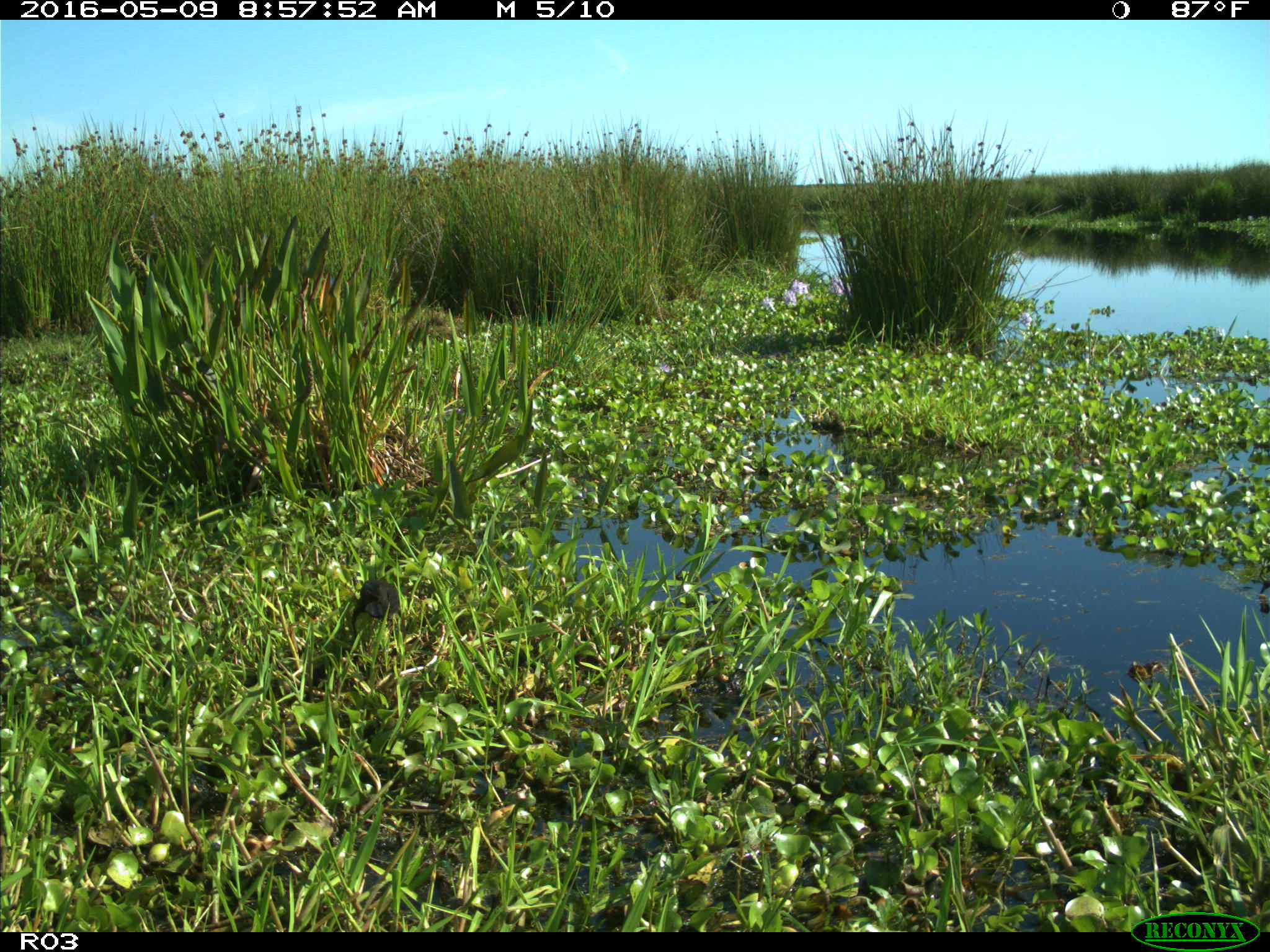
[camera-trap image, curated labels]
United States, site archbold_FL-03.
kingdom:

→ WORK REQUEST
I would like the material above returned exactly as it stands, without its pictures.

→ SOLUTION TO THE PROBLEM
[camera-trap image, curated labels]
United States, site archbold_FL-03.
kingdom:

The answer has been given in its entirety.